### Task
Below are the records; give again exactly the line with "Q. What do you consider as processed meat?", the line with "Q. Why did IARC", and each line that lies between them, and nothing besides.

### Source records

============================================================

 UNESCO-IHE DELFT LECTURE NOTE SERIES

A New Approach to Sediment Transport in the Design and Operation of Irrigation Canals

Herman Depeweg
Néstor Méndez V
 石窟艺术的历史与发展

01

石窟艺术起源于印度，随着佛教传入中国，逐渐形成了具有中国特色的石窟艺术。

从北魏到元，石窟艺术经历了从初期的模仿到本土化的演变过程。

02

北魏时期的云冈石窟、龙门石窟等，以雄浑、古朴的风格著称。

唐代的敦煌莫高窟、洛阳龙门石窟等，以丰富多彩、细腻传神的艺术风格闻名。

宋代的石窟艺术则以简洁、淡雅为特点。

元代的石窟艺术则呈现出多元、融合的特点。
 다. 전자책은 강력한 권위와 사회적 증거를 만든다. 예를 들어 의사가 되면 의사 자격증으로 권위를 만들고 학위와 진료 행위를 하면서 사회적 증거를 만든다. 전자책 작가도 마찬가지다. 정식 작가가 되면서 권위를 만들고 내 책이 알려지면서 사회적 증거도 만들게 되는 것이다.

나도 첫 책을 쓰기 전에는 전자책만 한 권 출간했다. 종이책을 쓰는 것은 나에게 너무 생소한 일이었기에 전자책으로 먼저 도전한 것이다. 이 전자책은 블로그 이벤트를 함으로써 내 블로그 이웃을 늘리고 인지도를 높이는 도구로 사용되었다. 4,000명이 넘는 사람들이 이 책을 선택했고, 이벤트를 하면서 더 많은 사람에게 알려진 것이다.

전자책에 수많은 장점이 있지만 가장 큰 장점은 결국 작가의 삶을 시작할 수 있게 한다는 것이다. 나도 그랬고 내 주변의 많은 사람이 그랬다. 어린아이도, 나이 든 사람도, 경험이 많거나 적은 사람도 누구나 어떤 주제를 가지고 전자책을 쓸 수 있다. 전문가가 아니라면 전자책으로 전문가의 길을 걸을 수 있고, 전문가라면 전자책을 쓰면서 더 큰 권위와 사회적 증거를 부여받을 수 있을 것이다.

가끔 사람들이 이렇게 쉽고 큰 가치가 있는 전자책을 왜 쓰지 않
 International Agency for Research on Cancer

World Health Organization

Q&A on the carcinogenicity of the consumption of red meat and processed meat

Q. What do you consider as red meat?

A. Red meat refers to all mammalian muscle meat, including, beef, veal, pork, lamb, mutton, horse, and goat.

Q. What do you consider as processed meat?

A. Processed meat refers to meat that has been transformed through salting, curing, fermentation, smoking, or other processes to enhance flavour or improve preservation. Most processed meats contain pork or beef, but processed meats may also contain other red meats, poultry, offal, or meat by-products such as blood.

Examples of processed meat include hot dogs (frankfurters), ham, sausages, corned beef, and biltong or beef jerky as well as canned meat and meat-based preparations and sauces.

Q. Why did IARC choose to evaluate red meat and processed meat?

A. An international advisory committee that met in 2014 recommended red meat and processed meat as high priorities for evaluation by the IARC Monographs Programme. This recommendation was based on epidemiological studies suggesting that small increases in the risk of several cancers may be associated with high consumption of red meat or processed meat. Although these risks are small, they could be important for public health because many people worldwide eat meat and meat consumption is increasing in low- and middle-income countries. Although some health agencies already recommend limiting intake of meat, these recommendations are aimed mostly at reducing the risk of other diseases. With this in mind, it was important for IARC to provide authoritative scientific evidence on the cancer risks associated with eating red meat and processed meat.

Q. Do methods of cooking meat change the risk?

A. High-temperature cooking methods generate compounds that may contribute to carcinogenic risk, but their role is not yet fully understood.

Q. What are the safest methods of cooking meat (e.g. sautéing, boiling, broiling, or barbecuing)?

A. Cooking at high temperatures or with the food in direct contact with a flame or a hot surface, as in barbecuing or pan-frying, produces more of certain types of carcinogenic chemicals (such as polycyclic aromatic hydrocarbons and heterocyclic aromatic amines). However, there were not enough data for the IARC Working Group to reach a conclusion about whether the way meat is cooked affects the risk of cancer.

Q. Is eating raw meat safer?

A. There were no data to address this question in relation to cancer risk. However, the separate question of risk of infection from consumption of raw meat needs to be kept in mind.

============================================================

### Expected answer
Q. What do you consider as processed meat?

A. Processed meat refers to meat that has been transformed through salting, curing, fermentation, smoking, or other processes to enhance flavour or improve preservation. Most processed meats contain pork or beef, but processed meats may also contain other red meats, poultry, offal, or meat by-products such as blood.

Examples of processed meat include hot dogs (frankfurters), ham, sausages, corned beef, and biltong or beef jerky as well as canned meat and meat-based preparations and sauces.

Q. Why did IARC choose to evaluate red meat and processed meat?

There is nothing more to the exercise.